Colocou um pé no estribo e montou sem mostrar pressa. O cabo e o soldado aproximaram-se para se despedirem. Todos os restantes o contemplavam em silêncio. Deu com os calcanhares uns leves toques nos flancos do animal e empreendeu a marcha.
Desceu a ladeira vagarosamente. Antes de perder a cabana de vista, voltou-se para trás. Todos o seguiam com os olhos.
Cravou-lhe suavemente as esporas e o animal iniciou um trote moderado. Atingiu rapidamente a planície de Springfield, àquela hora banhada pela luz crepuscular com um misterioso tom arroxeado; a sálvia movia-se ao sabor da brisa, formando uma suave ondulação, e as nuvens cinzentas do céu começaram a dissipar-se lentamente até acabarem por desaparecer, eliminadas pela claridade do sol nascente.
Parou o cavalo sobre uma pequena elevação e explorou o horizonte. Ao Norte, a muitas jornadas de distância, ficava Wyoming, com aquela parte do desfiladeiro selvagem completamente deserta, dispondo de milhares de abrigos que lhe ofereciam seguro refúgio; e também ali ficava Nebraska, mas essa não o seduzia.

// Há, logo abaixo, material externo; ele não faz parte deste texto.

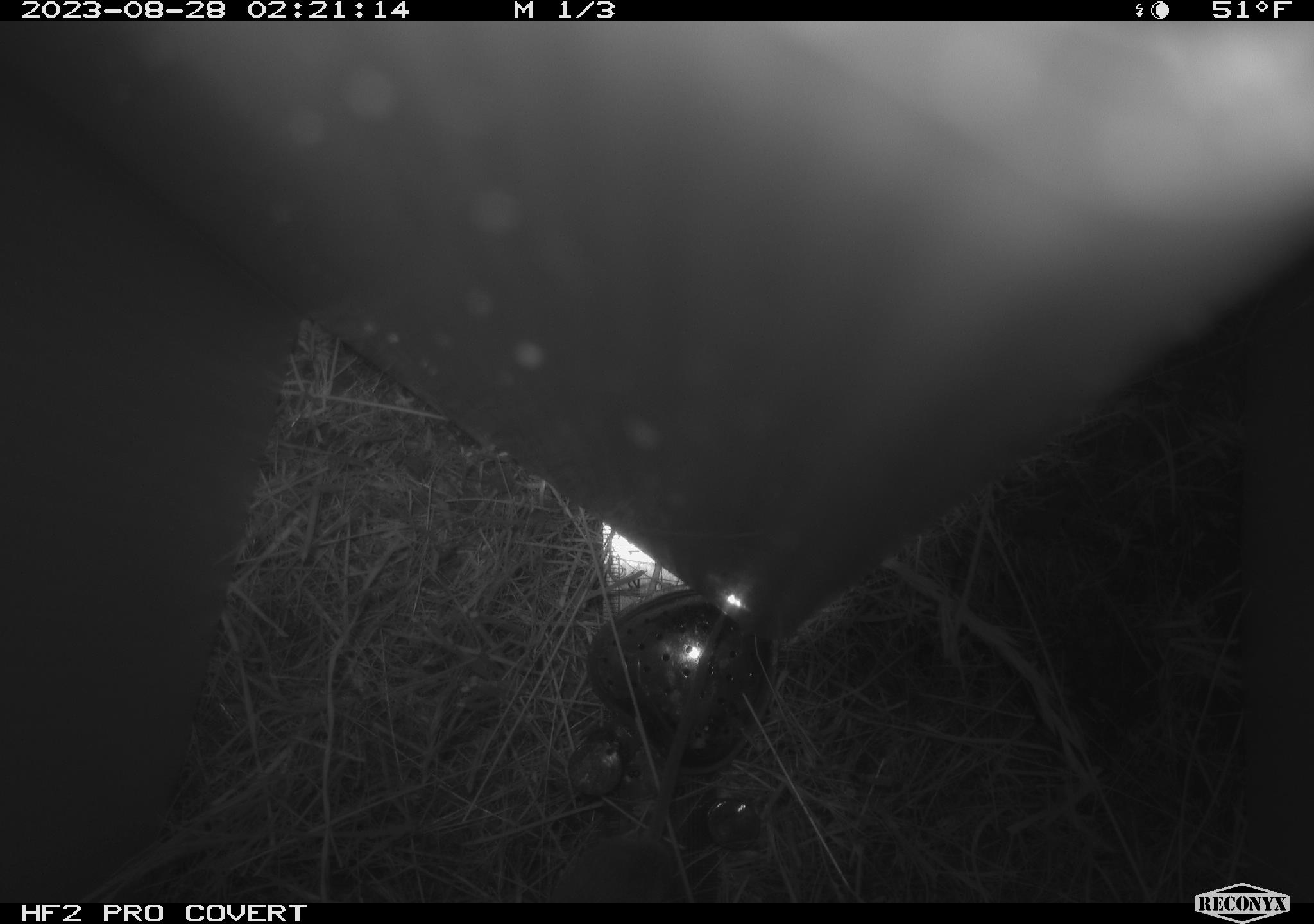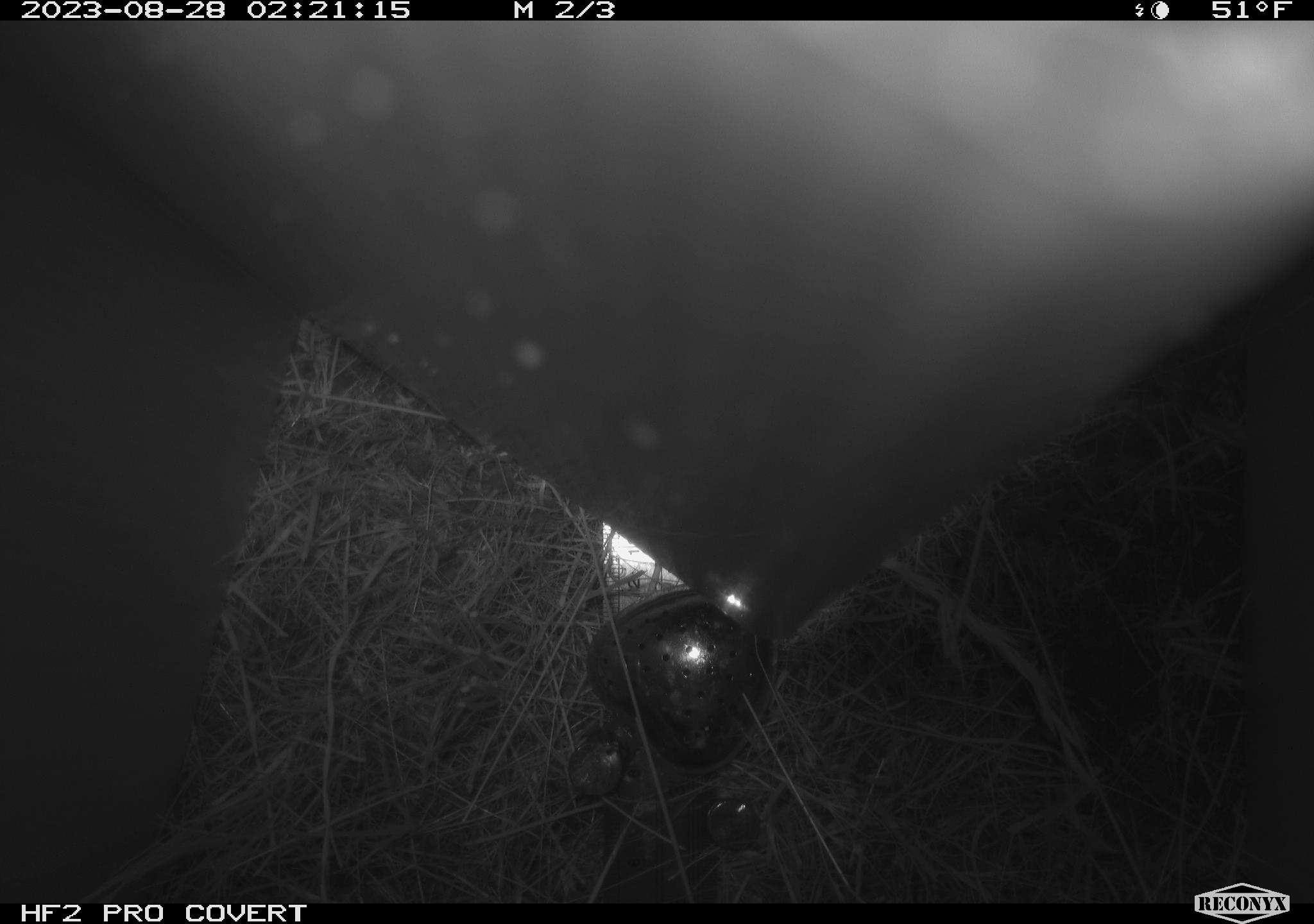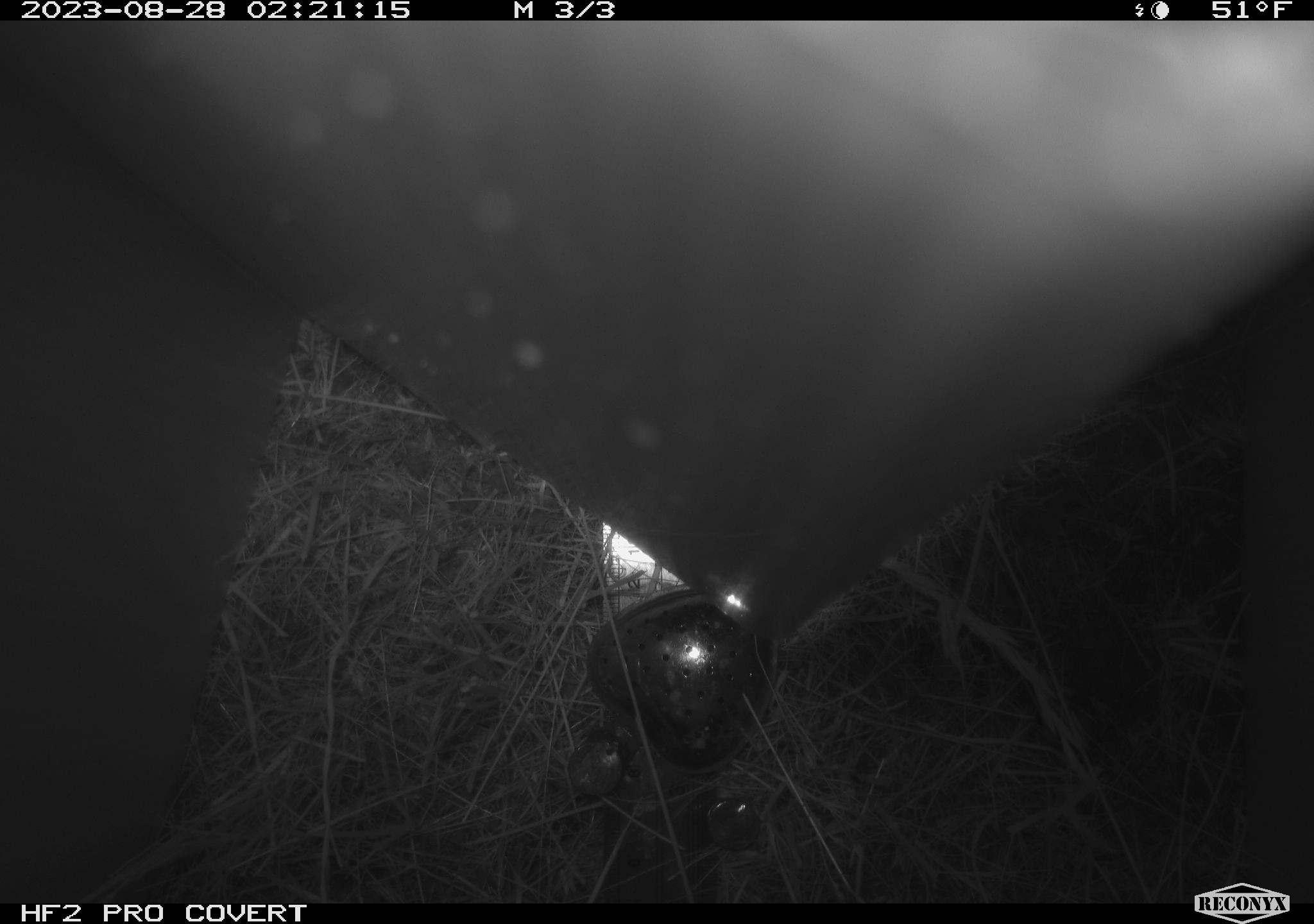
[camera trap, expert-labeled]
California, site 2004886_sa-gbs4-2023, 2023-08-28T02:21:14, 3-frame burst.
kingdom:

Ao Sul ficava o Novo México ou o território índio, onde não podia entrar qualquer homem de raça branca e que, devido a essa circunstância, lhe assegurava muito maior impunidade do que qualquer outra região (1).
A Oeste, o Kansas; excessivamente povoado, repleto de soldados, todos eles conhecedores da ordem de prisão que pendia sobre a sua cabeça; o lugar onde, porventura, ele era mais conhecido.
A Leste...
Ao erguer os olhos para ali, viu a montanha. Não distinguiu a cabana; estava muito afastado, mas teve a sensação de que a via, e que ali via o pálido rosto que pronunciava o seu nome. Doente por amor...
Voltou o rosto para o Norte. Ansiava por liberdade, por viver e gozar a liberdade. Ao seu espírito voltou a imagem daquela carita pálida que o olhava com infinita angústia e com infinito amor. Talvez Vicky estivesse a morrer. Olhou para o campo de sálvias. A brisa tinha cessado e a verdura permanecia imóvel, evolando o seu doce e suave perfume. O céu era um imenso lago azul; o sol despontava por detrás da colina distante. Puxou pelas rédeas da montada.
— Vamos, amigo. Não nos é possível fugir. Vicky está morrendo... e morrendo por mim.
Lançou um derradeiro olhar para o Norte, para o Oeste e para o Sul. Acabou por se encaminhar para Leste, na direção da montanha, na direção da cabana, onde uma alma santa morria por ele.
Lamar ficava na retaguarda. Em Lamar repousava o cadáver de um homem que tinha morrido por abandonar uma mulher.
O cavalo negro empreendeu um animado trote pela ladeira acima. As suas negras crinas espanejavam-se ao vento, alegremente e o ruído produzido pelas suas patas era festivo. No coração do homem havia amargura, mas uma doce calma ia-o invadindo pouco a pouco.
A satisfação de cumprir um nobre dever mitigou-lhe as últimas dores. Era livre, podia escolher o seu destino e já o tinha escolhido. Regressava.
(1) Oklahoma que, 25 anos depois, aproximadamente, seria aberta à colonização.